## Structure
- Text to entities
- Loading into networkx
- Standard metrics and measures
- Communities
- Visualising with Gephi


# From Text to Network
- Last session we looked at how tv-shows and films could be transformed into relational data by thinking about them differently. 
- By representing them as characters co-occuring in scenes we were able to create a representation that showed us who the most central and critical characters were, and in some cases, demarcate out storylines through the clustering of those characters.
- If you knew the franchise or series, the results would not have been a revelation, and this is a good thing.
- Even if you'd never heard of 'Friends' if you were shown that network you would know who the six main characters were. You would perhaps know who the most prominent side characters were, and so forth. 
- Even if you knew the series well, it may show you patterns you didn't necessarily realise by consuming it directly.

Today we're going to build a dataset for a different series, the news. We'll identify the main characters, the side characters, the storylines and perhaps see things we wouldn't see otherwise.

In [None]:
# Define the nlp model

# Load in our dataset


In [None]:
# Take a sample of the first 100 articles - .copy means any changes we make are completely seperarate to our original dataset


## Creating our 'Scenes'
In our TV/film data, the material had been subdivided up into scenes so we could then ask "how often were these characters 'together'". In our data we have articles, which are analogous to 'episodes', and then paragraphs, which are analogous to scenes, subdivisions of the whole. If we think about writing, if two names are mentioned in a single paragraph it is probably because something relates them together. Before we hunt for names, let's subdivide our data into paragraphs.

In [None]:
# We're going to make a column of paragraphs by splitting the cleaned text wherever there is a newline character \n

# We can see what the first row of this column looks like as an example


In [None]:
# Now we're going to make it so that every row is a single paragraph. The index will keep track of which article each paragraph relates to.

# and then we'll take just the paragraphs column, give it a new index and keep the old one, calling it 'article_idx


## Getting our 'characters'
We are now going to check each paragraph in each story for the presence of person and organisation names. We refer to these as 'entities' and the process of finding them as... 


### Named Entity Recognition
A technique used in natural language processing to identify specific types of information in text, such as names, organisations, places, dates, etc. In the good old days, entities were identified by matching against great big lists of notable names, places etc. It was developed primarily to improve the ability of computers to answer questions more directly for things like search and building knowledge bases. 

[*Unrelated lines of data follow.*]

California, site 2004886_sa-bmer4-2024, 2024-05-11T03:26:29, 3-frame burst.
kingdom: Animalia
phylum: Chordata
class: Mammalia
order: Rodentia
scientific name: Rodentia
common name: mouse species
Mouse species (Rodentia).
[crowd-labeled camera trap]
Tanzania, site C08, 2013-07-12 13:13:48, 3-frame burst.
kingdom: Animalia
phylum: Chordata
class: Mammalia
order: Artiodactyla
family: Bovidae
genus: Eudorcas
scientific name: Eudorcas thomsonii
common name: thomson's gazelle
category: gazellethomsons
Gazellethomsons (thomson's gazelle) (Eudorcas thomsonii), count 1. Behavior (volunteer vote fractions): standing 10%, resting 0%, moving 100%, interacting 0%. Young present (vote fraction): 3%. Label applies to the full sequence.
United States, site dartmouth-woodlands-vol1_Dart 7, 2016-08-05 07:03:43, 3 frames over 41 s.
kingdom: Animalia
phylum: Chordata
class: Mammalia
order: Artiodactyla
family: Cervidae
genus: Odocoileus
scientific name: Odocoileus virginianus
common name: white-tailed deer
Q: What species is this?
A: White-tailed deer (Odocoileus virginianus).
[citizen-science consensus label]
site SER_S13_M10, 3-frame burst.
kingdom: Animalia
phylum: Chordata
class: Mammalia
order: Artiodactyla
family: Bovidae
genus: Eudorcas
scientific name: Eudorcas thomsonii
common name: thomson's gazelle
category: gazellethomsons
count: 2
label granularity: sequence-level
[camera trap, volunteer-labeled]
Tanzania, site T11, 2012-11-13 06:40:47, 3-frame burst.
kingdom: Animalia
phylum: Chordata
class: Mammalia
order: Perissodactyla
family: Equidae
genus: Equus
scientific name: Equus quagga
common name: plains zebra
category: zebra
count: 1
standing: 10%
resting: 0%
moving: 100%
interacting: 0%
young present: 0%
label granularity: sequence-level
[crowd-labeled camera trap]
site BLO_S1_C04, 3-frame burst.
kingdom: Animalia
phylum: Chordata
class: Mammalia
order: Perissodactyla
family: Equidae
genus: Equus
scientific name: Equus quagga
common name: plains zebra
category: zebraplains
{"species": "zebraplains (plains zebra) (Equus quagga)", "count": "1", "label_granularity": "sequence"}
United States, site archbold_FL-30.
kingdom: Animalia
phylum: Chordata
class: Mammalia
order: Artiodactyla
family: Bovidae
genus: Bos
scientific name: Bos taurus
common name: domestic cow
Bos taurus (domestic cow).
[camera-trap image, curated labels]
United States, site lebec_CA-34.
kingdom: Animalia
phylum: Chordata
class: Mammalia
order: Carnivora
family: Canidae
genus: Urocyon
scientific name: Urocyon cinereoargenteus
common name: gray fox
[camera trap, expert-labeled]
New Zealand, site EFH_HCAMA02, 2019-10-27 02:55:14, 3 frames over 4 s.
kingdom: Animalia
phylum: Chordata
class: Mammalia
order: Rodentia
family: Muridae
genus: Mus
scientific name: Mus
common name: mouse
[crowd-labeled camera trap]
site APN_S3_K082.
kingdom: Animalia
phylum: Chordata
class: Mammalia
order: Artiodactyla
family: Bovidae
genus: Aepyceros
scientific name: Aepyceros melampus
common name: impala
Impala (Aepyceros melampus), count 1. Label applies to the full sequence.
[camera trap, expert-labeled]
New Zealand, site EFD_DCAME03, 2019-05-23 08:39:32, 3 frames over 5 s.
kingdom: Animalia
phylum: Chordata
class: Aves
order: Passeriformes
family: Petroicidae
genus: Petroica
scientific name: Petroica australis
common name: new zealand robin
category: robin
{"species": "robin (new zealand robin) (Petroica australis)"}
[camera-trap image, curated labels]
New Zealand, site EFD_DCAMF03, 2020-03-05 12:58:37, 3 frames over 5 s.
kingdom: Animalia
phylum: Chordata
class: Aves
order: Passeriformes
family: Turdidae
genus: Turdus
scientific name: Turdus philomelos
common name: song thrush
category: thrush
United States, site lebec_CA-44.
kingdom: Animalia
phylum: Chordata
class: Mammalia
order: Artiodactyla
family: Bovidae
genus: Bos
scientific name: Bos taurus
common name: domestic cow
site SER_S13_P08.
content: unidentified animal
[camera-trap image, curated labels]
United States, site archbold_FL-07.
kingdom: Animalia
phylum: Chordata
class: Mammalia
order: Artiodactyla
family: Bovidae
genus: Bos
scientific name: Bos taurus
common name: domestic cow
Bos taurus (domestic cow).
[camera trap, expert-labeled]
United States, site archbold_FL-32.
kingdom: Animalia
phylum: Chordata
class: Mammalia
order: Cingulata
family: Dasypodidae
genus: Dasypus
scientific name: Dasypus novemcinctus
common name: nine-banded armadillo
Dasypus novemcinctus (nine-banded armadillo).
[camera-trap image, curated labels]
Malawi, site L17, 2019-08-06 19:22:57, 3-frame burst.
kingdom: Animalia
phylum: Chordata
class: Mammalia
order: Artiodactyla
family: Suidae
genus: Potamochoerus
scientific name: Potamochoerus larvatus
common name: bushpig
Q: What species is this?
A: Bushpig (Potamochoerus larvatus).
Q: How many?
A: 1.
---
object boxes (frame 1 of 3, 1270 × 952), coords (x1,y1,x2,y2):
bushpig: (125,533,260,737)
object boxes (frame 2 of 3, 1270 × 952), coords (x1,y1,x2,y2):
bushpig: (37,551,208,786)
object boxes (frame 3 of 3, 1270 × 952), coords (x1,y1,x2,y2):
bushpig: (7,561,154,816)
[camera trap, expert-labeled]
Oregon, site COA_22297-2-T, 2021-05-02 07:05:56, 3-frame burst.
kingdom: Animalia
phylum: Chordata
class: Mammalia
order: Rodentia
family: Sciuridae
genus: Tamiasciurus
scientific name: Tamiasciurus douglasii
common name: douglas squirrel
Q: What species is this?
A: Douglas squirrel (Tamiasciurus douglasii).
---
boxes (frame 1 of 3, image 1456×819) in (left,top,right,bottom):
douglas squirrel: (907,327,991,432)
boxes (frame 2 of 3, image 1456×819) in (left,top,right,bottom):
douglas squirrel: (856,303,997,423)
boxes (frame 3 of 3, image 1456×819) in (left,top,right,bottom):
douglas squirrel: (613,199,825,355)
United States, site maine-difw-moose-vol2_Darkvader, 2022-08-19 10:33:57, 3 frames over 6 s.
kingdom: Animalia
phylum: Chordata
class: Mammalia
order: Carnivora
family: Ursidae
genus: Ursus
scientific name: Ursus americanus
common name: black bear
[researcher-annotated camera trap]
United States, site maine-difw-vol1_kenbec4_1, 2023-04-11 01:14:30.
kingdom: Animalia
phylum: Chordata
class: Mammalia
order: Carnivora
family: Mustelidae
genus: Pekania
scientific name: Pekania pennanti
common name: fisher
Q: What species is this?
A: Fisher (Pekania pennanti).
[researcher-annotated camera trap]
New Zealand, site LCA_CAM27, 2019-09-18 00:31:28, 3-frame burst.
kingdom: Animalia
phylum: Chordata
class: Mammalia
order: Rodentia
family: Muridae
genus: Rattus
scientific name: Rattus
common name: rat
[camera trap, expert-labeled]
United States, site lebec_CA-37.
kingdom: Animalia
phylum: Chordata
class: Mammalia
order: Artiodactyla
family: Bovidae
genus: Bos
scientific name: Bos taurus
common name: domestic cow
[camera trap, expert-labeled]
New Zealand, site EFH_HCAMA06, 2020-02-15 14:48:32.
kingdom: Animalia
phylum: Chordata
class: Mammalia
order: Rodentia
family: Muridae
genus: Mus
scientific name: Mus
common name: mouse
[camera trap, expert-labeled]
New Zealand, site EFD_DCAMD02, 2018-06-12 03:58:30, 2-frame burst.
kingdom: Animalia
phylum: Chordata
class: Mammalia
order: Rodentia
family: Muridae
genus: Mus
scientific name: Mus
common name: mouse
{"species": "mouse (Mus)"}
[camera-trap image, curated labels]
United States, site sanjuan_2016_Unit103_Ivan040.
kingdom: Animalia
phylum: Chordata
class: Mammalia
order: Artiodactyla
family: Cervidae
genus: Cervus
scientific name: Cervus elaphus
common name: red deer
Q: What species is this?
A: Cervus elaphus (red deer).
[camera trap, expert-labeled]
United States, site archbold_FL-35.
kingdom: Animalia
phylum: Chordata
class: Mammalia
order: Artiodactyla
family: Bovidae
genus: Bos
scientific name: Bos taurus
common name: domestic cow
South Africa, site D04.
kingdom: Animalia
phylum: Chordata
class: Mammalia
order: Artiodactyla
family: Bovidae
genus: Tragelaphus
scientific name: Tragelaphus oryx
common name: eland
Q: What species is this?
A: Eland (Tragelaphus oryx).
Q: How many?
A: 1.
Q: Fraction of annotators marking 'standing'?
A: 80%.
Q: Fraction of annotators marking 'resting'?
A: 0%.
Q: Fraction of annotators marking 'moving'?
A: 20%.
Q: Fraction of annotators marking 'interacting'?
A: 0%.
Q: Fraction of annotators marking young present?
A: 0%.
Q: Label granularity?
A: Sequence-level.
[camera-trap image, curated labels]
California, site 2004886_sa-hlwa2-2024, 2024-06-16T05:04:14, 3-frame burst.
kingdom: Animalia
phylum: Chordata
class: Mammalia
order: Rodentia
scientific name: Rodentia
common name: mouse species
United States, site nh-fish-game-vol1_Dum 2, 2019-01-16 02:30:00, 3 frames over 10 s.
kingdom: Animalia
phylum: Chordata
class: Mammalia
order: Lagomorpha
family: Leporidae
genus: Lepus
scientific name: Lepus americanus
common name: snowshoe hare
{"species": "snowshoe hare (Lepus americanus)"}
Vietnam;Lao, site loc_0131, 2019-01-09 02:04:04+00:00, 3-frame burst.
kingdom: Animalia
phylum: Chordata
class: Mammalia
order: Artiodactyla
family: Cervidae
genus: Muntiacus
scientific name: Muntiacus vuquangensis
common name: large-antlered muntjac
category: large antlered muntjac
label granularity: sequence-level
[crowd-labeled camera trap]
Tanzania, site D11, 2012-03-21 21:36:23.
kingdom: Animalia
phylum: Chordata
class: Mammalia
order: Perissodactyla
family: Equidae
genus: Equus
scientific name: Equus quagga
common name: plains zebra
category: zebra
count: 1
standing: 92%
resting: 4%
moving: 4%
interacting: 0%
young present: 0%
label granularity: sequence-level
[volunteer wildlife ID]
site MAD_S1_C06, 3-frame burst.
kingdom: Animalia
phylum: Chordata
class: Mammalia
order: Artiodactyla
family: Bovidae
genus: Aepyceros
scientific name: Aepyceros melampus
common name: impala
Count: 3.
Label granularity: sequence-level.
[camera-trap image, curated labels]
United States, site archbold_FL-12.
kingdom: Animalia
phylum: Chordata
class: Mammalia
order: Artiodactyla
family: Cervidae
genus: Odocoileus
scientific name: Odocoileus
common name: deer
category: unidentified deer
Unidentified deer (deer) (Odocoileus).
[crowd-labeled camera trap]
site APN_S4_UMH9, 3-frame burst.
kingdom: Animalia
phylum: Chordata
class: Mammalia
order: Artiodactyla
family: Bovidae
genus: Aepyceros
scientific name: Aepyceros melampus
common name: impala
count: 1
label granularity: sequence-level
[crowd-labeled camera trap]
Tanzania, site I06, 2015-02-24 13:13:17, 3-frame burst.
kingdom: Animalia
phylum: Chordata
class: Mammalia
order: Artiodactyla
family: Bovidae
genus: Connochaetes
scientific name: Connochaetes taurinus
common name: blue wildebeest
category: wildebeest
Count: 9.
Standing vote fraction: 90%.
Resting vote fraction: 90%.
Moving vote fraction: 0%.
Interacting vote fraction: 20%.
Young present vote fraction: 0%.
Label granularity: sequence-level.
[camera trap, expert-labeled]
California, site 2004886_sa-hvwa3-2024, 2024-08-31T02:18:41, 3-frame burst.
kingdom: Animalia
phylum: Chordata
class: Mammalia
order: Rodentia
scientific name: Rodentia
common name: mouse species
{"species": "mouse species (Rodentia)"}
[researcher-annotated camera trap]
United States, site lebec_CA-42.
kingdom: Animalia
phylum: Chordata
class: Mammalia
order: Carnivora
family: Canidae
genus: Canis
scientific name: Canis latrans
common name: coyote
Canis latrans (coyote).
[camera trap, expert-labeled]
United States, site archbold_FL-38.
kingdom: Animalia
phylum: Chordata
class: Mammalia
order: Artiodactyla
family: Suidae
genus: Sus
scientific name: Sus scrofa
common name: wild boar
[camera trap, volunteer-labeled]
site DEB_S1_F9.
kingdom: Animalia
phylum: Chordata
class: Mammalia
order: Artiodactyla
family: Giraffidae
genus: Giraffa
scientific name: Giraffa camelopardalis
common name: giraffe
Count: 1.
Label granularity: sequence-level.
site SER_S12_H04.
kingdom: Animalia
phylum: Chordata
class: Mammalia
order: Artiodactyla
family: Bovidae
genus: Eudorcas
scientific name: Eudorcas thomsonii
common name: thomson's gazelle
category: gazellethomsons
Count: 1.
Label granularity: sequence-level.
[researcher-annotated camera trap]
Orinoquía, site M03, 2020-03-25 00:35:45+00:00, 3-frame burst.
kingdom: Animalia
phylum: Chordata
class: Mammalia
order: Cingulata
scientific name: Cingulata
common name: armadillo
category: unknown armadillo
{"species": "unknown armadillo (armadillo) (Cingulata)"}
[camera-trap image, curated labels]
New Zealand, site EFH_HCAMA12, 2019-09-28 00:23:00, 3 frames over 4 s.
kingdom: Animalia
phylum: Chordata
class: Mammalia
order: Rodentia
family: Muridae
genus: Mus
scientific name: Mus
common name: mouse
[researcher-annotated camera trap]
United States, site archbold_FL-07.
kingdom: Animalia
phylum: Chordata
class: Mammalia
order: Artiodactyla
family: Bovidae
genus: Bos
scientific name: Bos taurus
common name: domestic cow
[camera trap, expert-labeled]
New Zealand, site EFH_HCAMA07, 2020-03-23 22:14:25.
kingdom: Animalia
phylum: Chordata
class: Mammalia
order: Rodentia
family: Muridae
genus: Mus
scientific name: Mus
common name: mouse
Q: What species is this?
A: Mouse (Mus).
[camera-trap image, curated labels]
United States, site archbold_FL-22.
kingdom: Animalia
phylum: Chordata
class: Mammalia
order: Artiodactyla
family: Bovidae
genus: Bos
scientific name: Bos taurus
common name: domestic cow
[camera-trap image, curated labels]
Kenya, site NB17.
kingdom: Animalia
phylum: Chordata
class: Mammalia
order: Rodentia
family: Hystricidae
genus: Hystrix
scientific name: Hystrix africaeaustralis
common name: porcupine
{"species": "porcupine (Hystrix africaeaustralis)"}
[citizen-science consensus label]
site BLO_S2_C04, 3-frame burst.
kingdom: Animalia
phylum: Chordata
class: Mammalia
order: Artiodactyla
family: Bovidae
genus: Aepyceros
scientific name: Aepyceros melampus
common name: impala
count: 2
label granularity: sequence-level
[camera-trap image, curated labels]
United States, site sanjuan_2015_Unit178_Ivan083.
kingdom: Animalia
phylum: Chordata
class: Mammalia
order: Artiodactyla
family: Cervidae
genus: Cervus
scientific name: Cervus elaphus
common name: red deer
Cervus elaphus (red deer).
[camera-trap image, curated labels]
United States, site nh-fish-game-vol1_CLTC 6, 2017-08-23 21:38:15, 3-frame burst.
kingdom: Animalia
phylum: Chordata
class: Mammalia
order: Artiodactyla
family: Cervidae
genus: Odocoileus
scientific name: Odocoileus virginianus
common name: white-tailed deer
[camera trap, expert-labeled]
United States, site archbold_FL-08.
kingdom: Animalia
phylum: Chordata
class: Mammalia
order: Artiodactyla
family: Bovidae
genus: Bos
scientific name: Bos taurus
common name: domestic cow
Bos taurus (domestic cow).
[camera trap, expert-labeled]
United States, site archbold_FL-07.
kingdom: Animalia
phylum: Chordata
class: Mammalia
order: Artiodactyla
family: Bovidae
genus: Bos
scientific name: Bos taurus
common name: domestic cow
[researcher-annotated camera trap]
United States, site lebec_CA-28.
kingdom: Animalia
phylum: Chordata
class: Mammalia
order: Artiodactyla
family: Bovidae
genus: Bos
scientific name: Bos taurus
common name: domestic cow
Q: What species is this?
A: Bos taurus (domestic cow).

Today transformer based text models like Spacy identify entities based on analysis of the text itself, based on the linguistic relationships between the words used.


In [None]:
# An example of different types of entities in a piece of text.

# Source: https://www.bbc.co.uk/news/articles/cdx2rk10ep0o


In [None]:
# To extract the entities in a spacy processed document we access the .ents method


In [None]:
# and each entity has its own attributes, .text and .label_


In [None]:
# Let's apply this to our paragraphs

# we define the entity types we want to keep - 
# (this could be a list but generally if you don't intend to change that list it is clearer to use a tuple)

# Our sample is only 100 items big but if you want to do larger amounts it's good to manage the pipe batch size.
#  Refer back to session 2 for more detail.

# Our destination list. Each item will be a list of entities in a paragraph

# For every paragraph in our paragraph_data['paragraph'] colum, processed in a spacy pipe using 1 process, handling 150 items at a time

# assert checks if a statement is true and throws an error if it is False
# Here we assert that our destination list is the same length as our number of paragraphs

# We then take that list and turn it into a column in our dataset


In [None]:
# Whilst it seemed a lot, without the comments it is quite a concise process.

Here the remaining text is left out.